DOCUMENT TEXT>
Week that destroyed a political marriage
He the chortling bon viveur, she the awkward political anorak, but both wedded to a common cause. Now shattering allegations of sexual misconduct have ripped them apart – and may wreck their ultimate dream
TEN years after Tony Blair and Gordon Brown met in the Granita restaurant in London’s Islington and struck an era-defining political deal, Alex Salmond sat down with Nicola Sturgeon in the dining room of the Champany Inn near Linlithgow.
It was July 2004 and Miss Sturgeon was cruising towards defeat in her party’s leadership contest. The former leader sitting opposite her knew it and, in her heart of hearts, Miss Sturgeon must have known it too.
She was young, unpolished and hadn’t won a constituency election in four attempts. Nor did she have the power base of her friend and rival Roseanna Cunningham – who had won three first-past-the-post races and, few doubted, would win this leadership race too.
Dinner with Alex Salmond at the Champany Inn changed all that. How would it be, he asked his 33-year-old dining companion, if he reneged on his assurances that he would not stand and announced his candidacy for party leader – and if Miss Sturgeon withdrew from that contest and ran for deputy instead?
She thought about it briefly – before forming perhaps the most potent partnership in modern British politics.
Blair and Brown bickered almost from the moment they sealed their Granita deal.
Not Salmond and Sturgeon. Driven by one overarching political imperative, those two contrasting characters were a study in harmony, leading an increasingly disciplined movement ever closer to its dream.
Only a decade after the Champany Inn pact, independence was within the SNP’s grasp.
How distant a memory it must all seem today, as their partnership lies catastrophically fractured. And how bitterly ironic that the two figures responsible for bringing the party its greatest successes should find themselves so polarised in its darkest crisis.
With telling symmetry, the 63-year-old Mr Salmond returned to the Champany Inn eight days ago to declare war on the government whose very existence dates back to his 2004 dinner there.
This week, another devastating development: Mr Salmond resigned from the party his successor leads and launched a crowdfunding appeal to raise cash for his legal battle against her government over its handling of sexual harassment allegations against him.
Clearly squirming with discomfort over her former boss asking for handouts from the public to fight her government, Miss Sturgeon could say little more than that he was entitled to do so.
That the appeal reached its £50,000 target in four hours – with some donors apparently convinced Mr Salmond was fighting a sinister Westminster plot – is testament to the Twilight Zone world into which Scottish politics has lately been propelled.
SENIOR members believe that it also demonstrates the scale of the Salmond power base. They say it remains by far the largest in the party – even though he has not represented it in any parliament for more than a year and is now no longer even a member.
To a First Minister whose support was largely borrowed from him in the first place, that must give pause as the gulf between them widens.
As one senior SNP source told the Scottish Daily Mail this week: ‘Alex’s resignation does nothing to remove his power base within the party – and the very quick response to his crowdfunding clearly illustrates that is the case.

DATA>
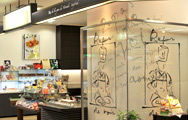 ジークフリート イトーヨーカドー店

EXERCISE DETAILS> Write the next part of the article about the split between Alex Salmond and Nicola Sturgeon, picking up right after its last sentence.

OUTPUT FOR THIS EXERCISE>
‘He may no longer be formally a member of the SNP – but I think most members of the party will still see him as the chief member of the SNP.’
It was at an extraordinary press conference last Friday that the fault lines between the ‘spiritual leader’ of the SNP and the actual one were drawn.
Mr Salmond spent much of the afternoon at the Champany Inn, telling journalists the procedures for handling sexual harassment allegations – approved by Miss Sturgeon herself – were unfair on him as a man accused of sexual misconduct.
In scenes bordering on the surreal, Scotland’s best known political figure denied any harassment or criminality while confessing that he was not a saint and had made mistakes in his personal and professional life.
That brought such frank questions as ‘Do you regret any behaviour towards women?’ and ‘Are your memories sharp? Had you been drinking?’
A few miles away in Edinburgh, the First Minister was talking to journalists too, assuring them the Government would ‘defend its position vigorously’ against Mr Salmond’s challenge and insisting complaints against him ‘could not be ignored or swept under the carpet’.
It was known Mr Salmond and Miss Sturgeon had drifted apart somewhat in the years since she had taken his place in Bute House. Indeed, for a First Minister intent on stamping her own personality on the job, establishing clear blue water between the two of them was necessary.
But a female First Minister leading a government investigating claims her male predecessor and mentor groped women was the stuff of lurid political thrillers, surely, not of public life in Scotland.
Yet this was really happening: the former first minister was accused of sexual misconduct – and the current First Minister was a zero-tolerance hardliner on any kind of boorish or sexist behaviour by men towards women.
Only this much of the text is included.